Por supuesto, los think tanks también adoptan internamente diferentes tipos y así pueden ser de carácter universitario, estar conectados con empresas nacionales o transnacionales, o bien funcionar por contratos específicos. Algunos tienen una clara tendencia gubernamental cuando no forman parte de la misma estructura administrativo-política (integrados en los gabinetes departamentales de los ministerios).

Los tipos de think tanks que aquí nos interesa reseñar son los que, procediendo del ámbito privado (aunque financiados tanto pública como privadamente), contribuyen a poner a disposición del público conocimientos estratégicos y animan el debate público, mostrándose como instrumentos de control al gobierno, en ocasiones incluso configurando una diplomacia paralela. Constatemos en este sentido cómo, de acuerdo ahora con Rafael Bardají, trabajan a fin de impactar en el proceso político a través de la puesta a disposición del público de información relevante y haciendo hincapié sobre los responsables políticos de determinadas decisiones. En este sentido, tienden a conformarse como grupo de presión en relación por tanto con el poder al que pretenden influir. Por supuesto, la dificultad con la que se encuentran es la de hacer coincidir su evaluación con el momento del proceso de toma de decisiones de una Administración que –al menos en Europa– a menudo se muestra refractaria y recelosa ante tales tipos de informes. Asimismo, los medios de comunicación tienden a reducir la magnitud de su influencia por razones obvias de difusión y mayor facilidad propagandística. No obstante, hemos querido aquí mencionarlas dado el protagonismo que, tras el declive que conocieron al final de la Guerra Fría, poseen tras el 11-S y la capacidad creciente de propagación que han obtenido gracias a internet.
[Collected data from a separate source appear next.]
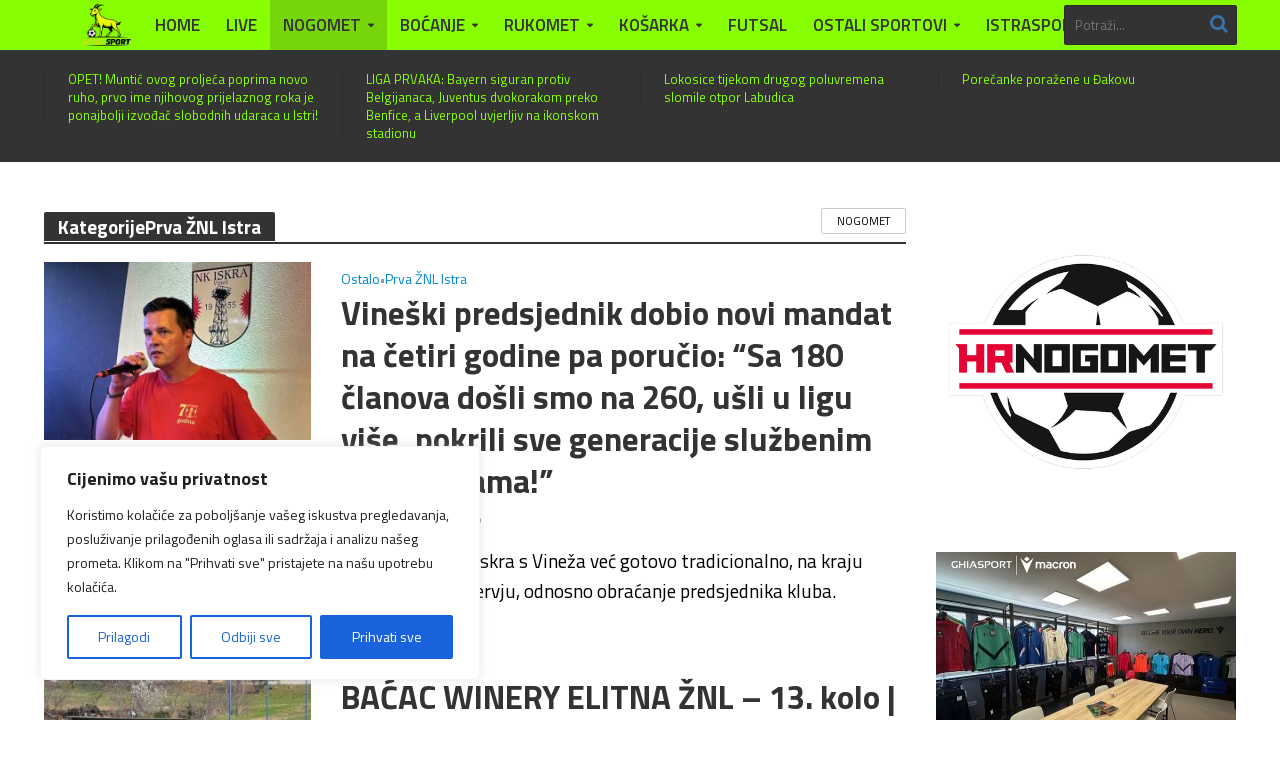

--- FILE ---
content_type: text/html; charset=utf-8
request_url: https://www.google.com/recaptcha/api2/aframe
body_size: 266
content:
<!DOCTYPE HTML><html><head><meta http-equiv="content-type" content="text/html; charset=UTF-8"></head><body><script nonce="9H51_MdpuPjhra5Ocze4CA">/** Anti-fraud and anti-abuse applications only. See google.com/recaptcha */ try{var clients={'sodar':'https://pagead2.googlesyndication.com/pagead/sodar?'};window.addEventListener("message",function(a){try{if(a.source===window.parent){var b=JSON.parse(a.data);var c=clients[b['id']];if(c){var d=document.createElement('img');d.src=c+b['params']+'&rc='+(localStorage.getItem("rc::a")?sessionStorage.getItem("rc::b"):"");window.document.body.appendChild(d);sessionStorage.setItem("rc::e",parseInt(sessionStorage.getItem("rc::e")||0)+1);localStorage.setItem("rc::h",'1769066582203');}}}catch(b){}});window.parent.postMessage("_grecaptcha_ready", "*");}catch(b){}</script></body></html>

--- FILE ---
content_type: application/javascript; charset=utf-8
request_url: https://fundingchoicesmessages.google.com/f/AGSKWxXyLEg9XYzMdJdonQQ3AxZvhOVhfbSBqcqrCRjRT7vHKdDOm1r6pFG5LfmxW-tUellweVcFoPqK-bHxe6WJ2SRvt-6TMF2TmoBQOYNbCwIup29MEAM0PETpPx20U3MhufAprsCpWRX0rxMrTPBS-GVjf9iUotEE6FYMPdUE-Iw1VeAjYPNlvOazUvDx/_/ads.php/ebldr.php/google-adsense./ad-srv./adtags.
body_size: -1289
content:
window['2bef7db7-97a4-4ab0-8534-61c41a2abf19'] = true;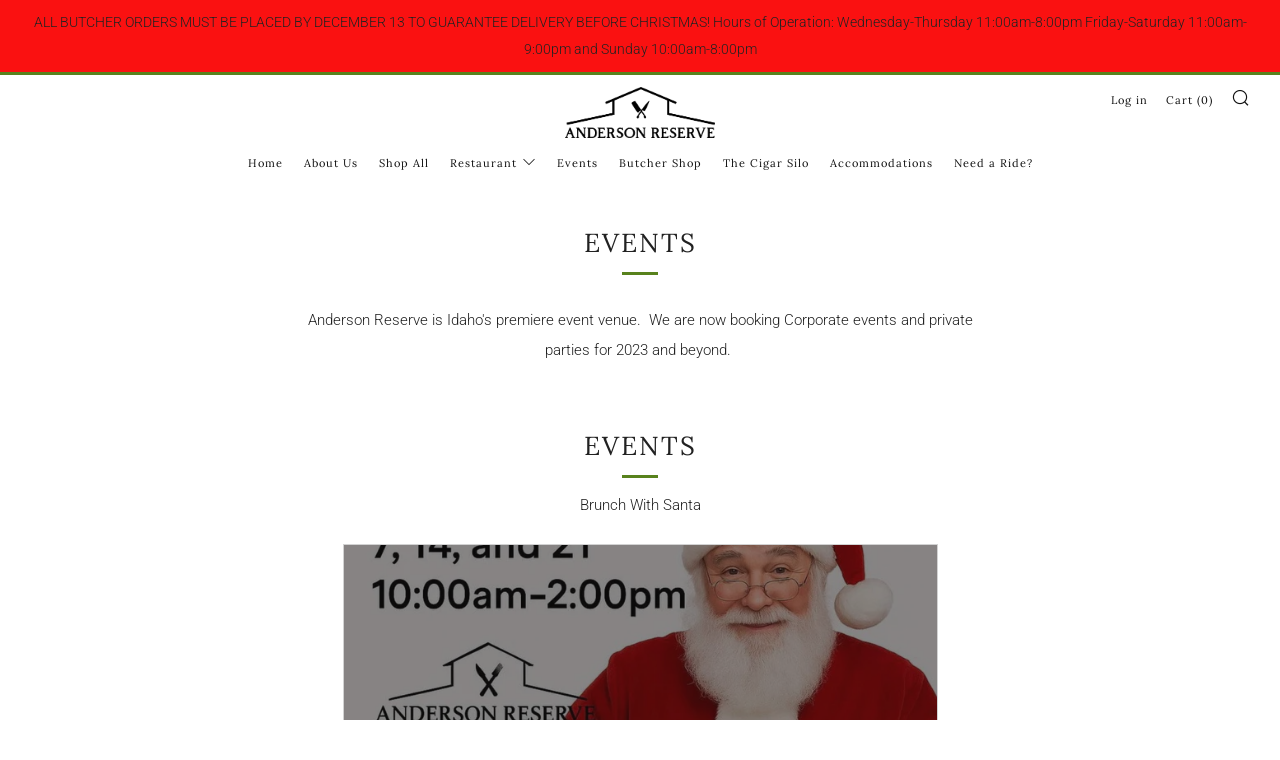

--- FILE ---
content_type: text/javascript
request_url: https://store.andersonreserve.com/cdn/shop/t/9/assets/custom.js?v=152733329445290166911636995533
body_size: -651
content:
//# sourceMappingURL=/cdn/shop/t/9/assets/custom.js.map?v=152733329445290166911636995533
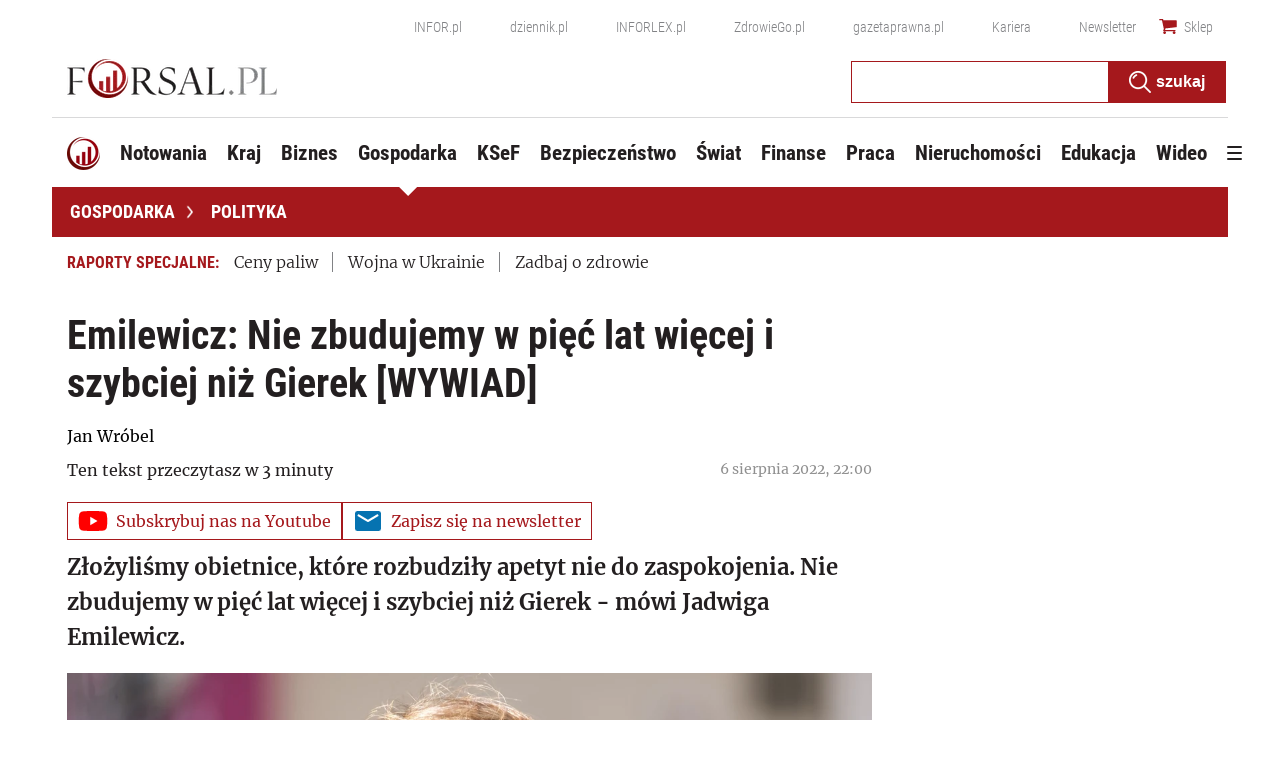

--- FILE ---
content_type: text/html; charset=utf-8
request_url: https://www.google.com/recaptcha/api2/aframe
body_size: 184
content:
<!DOCTYPE HTML><html><head><meta http-equiv="content-type" content="text/html; charset=UTF-8"></head><body><script nonce="gjODRJw9w7UoUjW6IscZlQ">/** Anti-fraud and anti-abuse applications only. See google.com/recaptcha */ try{var clients={'sodar':'https://pagead2.googlesyndication.com/pagead/sodar?'};window.addEventListener("message",function(a){try{if(a.source===window.parent){var b=JSON.parse(a.data);var c=clients[b['id']];if(c){var d=document.createElement('img');d.src=c+b['params']+'&rc='+(localStorage.getItem("rc::a")?sessionStorage.getItem("rc::b"):"");window.document.body.appendChild(d);sessionStorage.setItem("rc::e",parseInt(sessionStorage.getItem("rc::e")||0)+1);localStorage.setItem("rc::h",'1768983332992');}}}catch(b){}});window.parent.postMessage("_grecaptcha_ready", "*");}catch(b){}</script></body></html>

--- FILE ---
content_type: image/svg+xml
request_url: https://ocdn.eu/forsal/images/spinner.svg
body_size: 443
content:
<svg xmlns="http://www.w3.org/2000/svg" width="40" height="40" viewBox="0 0 40 40">
  <g id="spinner" transform="translate(-848 -367)">
    <g id="back" transform="translate(848 367)" fill="none" stroke="#e4e9ee" stroke-width="6">
      <circle cx="20" cy="20" r="20" stroke="none"/>
      <circle cx="20" cy="20" r="17" fill="none"/>
    </g>
    <g id="front" transform="translate(848 367)" fill="none" stroke="#a5181c" stroke-linecap="round" stroke-width="6" stroke-dasharray="35 1000">
      <circle cx="20" cy="20" r="20" stroke="none"/>
      <circle cx="20" cy="20" r="17" fill="none"/>
    </g>
  </g>
</svg>


--- FILE ---
content_type: text/plain; charset=UTF-8
request_url: https://at.teads.tv/fpc?analytics_tag_id=PUB_5576&tfpvi=&gdpr_status=22&gdpr_reason=220&gdpr_consent=&ccpa_consent=&shared_ids=&sv=d656f4a&
body_size: 56
content:
NjZlNTEwZDUtMzAwOS00NzNkLWI1YjktNjY3YWFjM2VmNTA0IzktOA==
Terminaremos listando, siguiendo al mismo autor, las funciones que pueden ocupar a los think tanks, tanto como a las fundaciones no centradas necesariamente en asuntos estratégicos, para mostrar la dimensión que pueden llegar a alcanzar en su conexión con las instituciones políticas, a saber: Generar nuevas ideas; evaluar programas y políticas concretas; formar personal cualificado; contribuir al debate público; funcionar como soporte de ideas de partidos políticos; y/o justificar políticas gubernamentales.

Añadamos por último cómo podría realizarse sin demasiadas dificultades un listado de funciones paralelas que estuviesen orientadas, en vez de a actividades de política pública, a actividades económicas y empresariales, ejercicio que rebasa el formato de la presente exposición.

Bibliografía

Bardají, Rafael, «El papel de los think tanks y su influencia», GEES, 20 enero de1998.

Bueno, Gustavo (2005): «Ensayo de una teoría antropológica de las instituciones», El Basilisco número 37.

Gomá Lanzón, Javier, «La madurez de las fundaciones, según la constitución: lo público, más allá de lo estatal», Nueva Revista nº 91, (febrero 2004). (Discurso pronunciado ante la Asociación General Española de Fundaciones).

Peña, Javier, «La sociedad civil», en Teoría política: poder, moral, democracia, Alianza, Madrid, 2003.

Nota

{1} El marco teórico en el que se mueve esta ponencia está inserto en la teoría general de las instituciones planteado por G. Bueno en su «Ensayo de una teoría antropológica de las instituciones», en El Basilisco (número 37, 2005). En este sentido, nos atenemos a la distinción entre instituciones históricas coactivas (políticas), autocatalíticas (empresariales) y sociales (originariamente familiares).